3 things that are mainly happening: 1) brainstorming catch can plumbing/install ideas. work in progress. 2) installing
AEM TRU Boost X electronic boost controller/gauge. 3) installing
AEM X-series Wideband UEGO AFR sensor
These three things are results of me getting to items that i've wanted to address, but have just not shelled out the money for yet. The catalyst for doing them all now was the boost leak/vacuum leak that my tuner is claiming I probably have. I bought a
boost tester from amazon, hooked it up, and went hunting for bubbles while armed with a spray bottle full of soapy water.
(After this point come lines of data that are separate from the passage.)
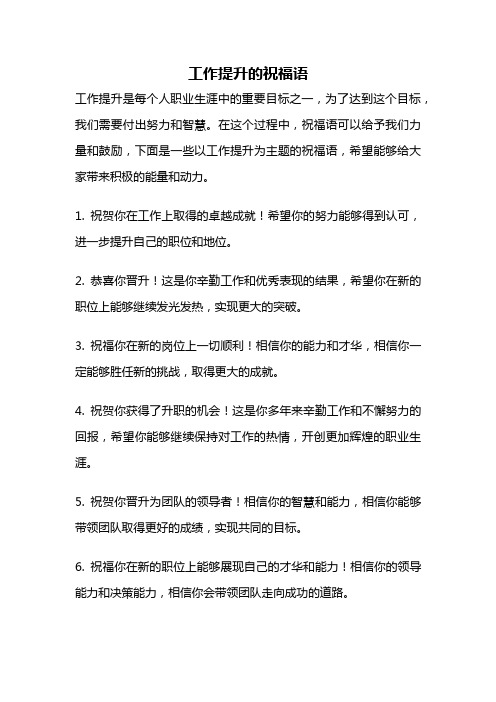 工作提升的祝福语

工作提升是每个人职业生涯中的重要目标之一，为了达到这个目标，我们需要付出努力和智慧。在这个过程中，祝福语可以给予我们力量和鼓励，下面是一些以工作提升为主题的祝福语，希望能够给大家带来积极的能量和动力。

1. 祝贺你在工作上取得的卓越成就！希望你的努力能够得到认可，进一步提升自己的职位和地位。

2. 恭喜你晋升！这是你辛勤工作和优秀表现的结果，希望你在新的职位上能够继续发光发热，实现更大的突破。

3. 祝福你在新的岗位上一切顺利！相信你的能力和才华，相信你一定能够胜任新的挑战，取得更大的成就。

4. 祝贺你获得了升职的机会！这是你多年来辛勤工作和不懈努力的回报，希望你能够继续保持对工作的热情，开创更加辉煌的职业生涯。

5. 祝贺你晋升为团队的领导者！相信你的智慧和能力，相信你能够带领团队取得更好的成绩，实现共同的目标。

6. 祝福你在新的职位上能够展现自己的才华和能力！相信你的领导能力和决策能力，相信你会带领团队走向成功的道路。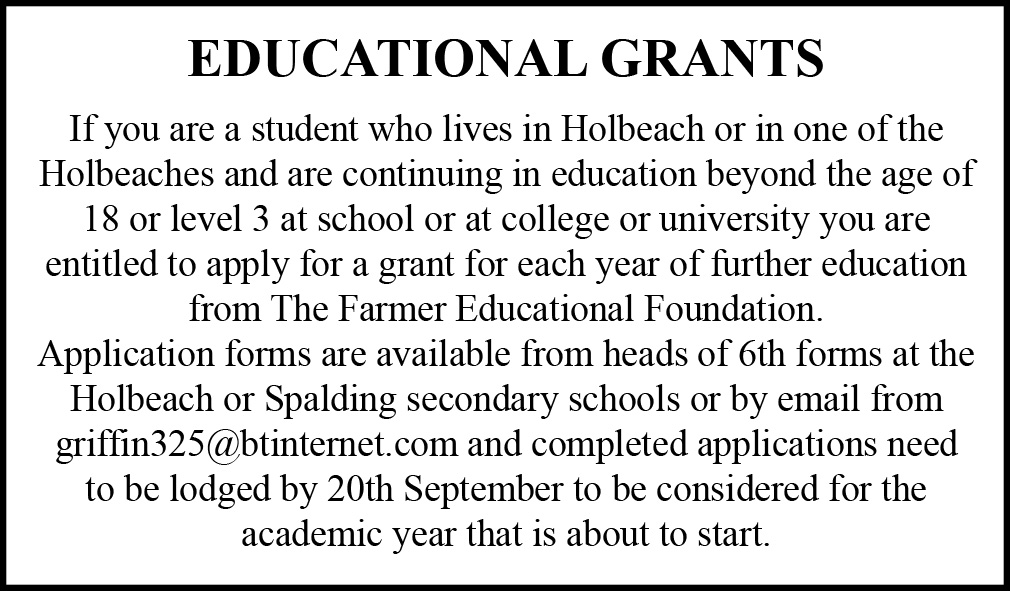 EDUCATIONAL GRANTS

If you are a student who lives in Holbeach or in one of the Holbeaches and are continuing in education beyond the age of 18 or level 3 at school or at college or university you are entitled to apply for a grant for each year of further education from The Farmer Educational Foundation.
Application forms are available from heads of 6th forms at the Holbeach or Spalding secondary schools or by email from griffin325@btinternet.com and completed applications need to be lodged by 20th September to be considered for the academic year that is about to start.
I checked the intake, any hose connectors from the turbo, boost controller, manifold, valve cover, etc... (I think I even checked the brake booster vacuum line, but now I can't remember...). The only thing I found was a significant "Leak" coming from my ZZP manual boost controller that came with the turbo kit. However, It's from a purposely placed ventilation hold on the barbed output from the controller to the wastegate. I've noticed that screwing in the adjustment screw on this controller seemingly does not affect my boost. I don't know how the boost controller works, perhaps i'm missing a check ball inside, maybe it works fine... IDK. I just decided to get rid of it and press forward with the AEM boost controller like i was planning to do eventually anyway.
Since I ordered the boost controller, I decided it was time to also buy the wideband O2 sensor. I know this car is running RICH (as intended currently by the tuner), but it bothers me that I can't say how rich. so... better data out is going to equal better tune in my case. Since I have to get this data to the tuner via HP Tuners, I also ordered the
HP Tuners Pro Link cable... what's another $75 toward the boost and wideband setup at this point anyway. This cable will hook up to the HP Tuners OBD2 module (I have the MPVI3 version I believe), which will enable the tuner to access the information from the boost controller and wideband easily.
The electronic boost solenoid is going to be mounted in the middle of the firewall, above the gas tank. I am going to place it here because that allows me to use the provided wiring harness without running any extensions for power. I started by pushing a fishtape through the tunnel from the back of the car. After some careful pushing and pulling here and there, i got the fishtape through. Then, I taped the harness and pressure hose to the fish tape end and pulled it through the tunnel toward the back of the car. All went easily.
I wanted to pull the wideband harness through in the same run, but I'll have to pull that through the tunnel, in the opposite direction since the O2 sensor connector is so massive.
I believe I have an unused key-on power source that is folded up and ziptied to my chassis near the steering column. I'll double check that this is key-on and use that for both the wideband o2 power and the boost solenoid power. I'll splice the power in near the gauges and also put the appropriate fuses in line there as well.
I borrowed
Rauq’s 3d printed double gauge cluster design to mount these gauges above the steering column. Had a friend print this for me, I’ll pick it up soon and see how it fits up.
I'll need to find a friend to weld the stainless o2 sensor bung on my exhaust, because I don't have that capability, but otherwise I don't think this project will be too complicated. Oh, I had to buy another
02 sensor bung, which I got from amazon here.